##### INPUT MATERIAL #####
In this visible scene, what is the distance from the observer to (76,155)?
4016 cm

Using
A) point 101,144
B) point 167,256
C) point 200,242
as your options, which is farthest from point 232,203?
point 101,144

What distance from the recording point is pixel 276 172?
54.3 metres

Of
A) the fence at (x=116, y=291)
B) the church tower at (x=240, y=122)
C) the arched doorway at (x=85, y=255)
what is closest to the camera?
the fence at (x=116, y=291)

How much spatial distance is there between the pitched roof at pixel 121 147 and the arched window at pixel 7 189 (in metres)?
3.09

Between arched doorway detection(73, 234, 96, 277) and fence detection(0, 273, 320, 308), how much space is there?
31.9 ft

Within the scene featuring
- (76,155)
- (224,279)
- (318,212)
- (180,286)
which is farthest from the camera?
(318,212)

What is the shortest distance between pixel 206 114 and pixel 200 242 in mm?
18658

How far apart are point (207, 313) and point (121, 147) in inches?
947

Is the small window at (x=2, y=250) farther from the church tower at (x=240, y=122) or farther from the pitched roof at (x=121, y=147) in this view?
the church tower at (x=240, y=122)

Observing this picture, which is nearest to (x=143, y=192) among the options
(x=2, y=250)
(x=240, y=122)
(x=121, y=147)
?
#####
> _PROBLEM DETAILS_
Lay out every line of the records above as a Markdown table with the columns Row and Line, numbering the rows and leaving out blank lines.

> _THE OUTPUT_
| Row | Line |
|---|---|
| 1 | In this visible scene, what is the distance from the observer to (76,155)? |
| 2 | 4016 cm |
| 3 | Using |
| 4 | A) point 101,144 |
| 5 | B) point 167,256 |
| 6 | C) point 200,242 |
| 7 | as your options, which is farthest from point 232,203? |
| 8 | point 101,144 |
| 9 | What distance from the recording point is pixel 276 172? |
| 10 | 54.3 metres |
| 11 | Of |
| 12 | A) the fence at (x=116, y=291) |
| 13 | B) the church tower at (x=240, y=122) |
| 14 | C) the arched doorway at (x=85, y=255) |
| 15 | what is closest to the camera? |
| 16 | the fence at (x=116, y=291) |
| 17 | How much spatial distance is there between the pitched roof at pixel 121 147 and the arched window at pixel 7 189 (in metres)? |
| 18 | 3.09 |
| 19 | Between arched doorway detection(73, 234, 96, 277) and fence detection(0, 273, 320, 308), how much space is there? |
| 20 | 31.9 ft |
| 21 | Within the scene featuring |
| 22 | - (76,155) |
| 23 | - (224,279) |
| 24 | - (318,212) |
| 25 | - (180,286) |
| 26 | which is farthest from the camera? |
| 27 | (318,212) |
| 28 | What is the shortest distance between pixel 206 114 and pixel 200 242 in mm? |
| 29 | 18658 |
| 30 | How far apart are point (207, 313) and point (121, 147) in inches? |
| 31 | 947 |
| 32 | Is the small window at (x=2, y=250) farther from the church tower at (x=240, y=122) or farther from the pitched roof at (x=121, y=147) in this view? |
| 33 | the church tower at (x=240, y=122) |
| 34 | Observing this picture, which is nearest to (x=143, y=192) among the options |
| 35 | (x=2, y=250) |
| 36 | (x=240, y=122) |
| 37 | (x=121, y=147) |
| 38 | ? |